AK chemometrics & quality control

Working Group Chemometrics & Quality Control

Tasks & Objectives

The Working Group Chemometrics & Quality Control was founded in 1991 under the name working group chemometrics & laboratory data processing by merging the Working Group chemometrics of the chemical society of the GDR and the GDCh working group laboratory automation and data processing. In accordance with the focus of these two groups, the working group of the GDCh Division of Analytical Chemistry wants to combine the acquisition of data in the laboratory with their statistical evaluation, plausibility control and corresponding quality control as good analytical practice. Therefore, analysts who collect a lot of data in the laboratory in stationary analysis and in dynamic processes and also process it further should feel particularly addressed. The working group is also interested in the application of univariate and multivariate methods of data analysis, methods for classification and pattern recognition as well as the Management of "big data" and their integration into the analytical process.

The working group is present at national and international Conferences or is responsible for organizing them. In addition, the working group successfully participates in the analytica conference. Last but not least, aspects of the working group are regularly reflected in lectures at ANAKON. Due to the constantly increasing number and complexity of chemometrics methods, the working group has set itself the goal of developing guidelines for the practical use of chemometric methods.

The working group


  • promotes the interdisciplinary cooperation of chemometricians in all disciplines of analytical chemistry and related fields
  • analyzes and observes trends and new processes
  • supports method development and application
  • is the contact for national and international organizations
  • is committed to and at international conferences and Conferences
  • works in an advisory capacity in the areas of data analysis, quality control and data management, in the definition of terms and formulations
  • develops guidelines for the application of chemometric methods
  • organizes seminars for training and vocational training.
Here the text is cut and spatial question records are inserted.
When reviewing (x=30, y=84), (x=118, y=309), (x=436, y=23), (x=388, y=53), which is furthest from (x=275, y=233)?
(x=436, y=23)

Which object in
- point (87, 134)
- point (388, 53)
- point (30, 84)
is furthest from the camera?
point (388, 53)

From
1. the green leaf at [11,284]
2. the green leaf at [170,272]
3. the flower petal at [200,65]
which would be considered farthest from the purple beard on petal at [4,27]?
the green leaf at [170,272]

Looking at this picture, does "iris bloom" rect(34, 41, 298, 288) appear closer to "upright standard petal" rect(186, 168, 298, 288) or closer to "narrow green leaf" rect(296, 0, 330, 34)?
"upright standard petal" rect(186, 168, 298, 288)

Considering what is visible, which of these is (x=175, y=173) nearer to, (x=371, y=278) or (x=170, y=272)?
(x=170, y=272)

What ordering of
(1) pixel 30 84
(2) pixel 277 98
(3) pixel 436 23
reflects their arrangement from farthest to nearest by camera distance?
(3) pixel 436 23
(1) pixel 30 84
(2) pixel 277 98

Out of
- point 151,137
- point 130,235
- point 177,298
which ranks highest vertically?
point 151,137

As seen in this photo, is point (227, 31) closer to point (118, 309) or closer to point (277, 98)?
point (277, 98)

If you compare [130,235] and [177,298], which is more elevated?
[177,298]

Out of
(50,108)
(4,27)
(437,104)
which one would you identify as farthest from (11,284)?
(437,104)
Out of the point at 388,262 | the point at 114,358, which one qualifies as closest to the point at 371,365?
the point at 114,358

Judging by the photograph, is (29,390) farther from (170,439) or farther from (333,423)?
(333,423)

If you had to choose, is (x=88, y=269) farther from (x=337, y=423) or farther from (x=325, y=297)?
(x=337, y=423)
Short link to this page: www.gdch.de/chemometrik

Technical focus


  • Analytical Quality Assurance
  • Descriptive and inferential statistics
  • data management
  • Expert systems, LIMS
  • calibration and optimization
  • Univariate data analysis
  • Multivariate data analysis (pattern recognition, multi-component analysis)
  • Neural networks and genetic algorithms
  • sampling
  • QSAR
  • signal handling
  • Spectra Interpretation
  • Statistical Design of Experiments
  • Time series analysis and process control
  • big data
  • Documentation and data archiving

The GDCh, the Euro- chemometrics CS network and the knowledge transfer of the University of Tübingen (WIT), the House of Technology in Essen and other organizers (especially Friedrich Schiller University Jena, Bergakademie TU Freiberg) continue to address these questions - and further education courses or lectures are offered.

Board 2024-2027

Dr. Claudia Beleites (Chair), Chemometrix GmbH, Wölfersheim
Prof. Dr. Stephan Seifert (Deputy Chair), University of Hamburg
Joscha Christmann (writing), Mannheim University of Applied Sciences
Dr. Andrea Paul (advisor), Federal Institute for Materials Research and Testing, Berlin

Permanent guest of the board
Marcel Dahms, LightGuard GmbH, Dresden

Contact the Board: ak-chemometrik@go.gdch.de

Recommended reading for self-study on multivariate data analysis

(with a subjective assessment of the content by W. Kessler)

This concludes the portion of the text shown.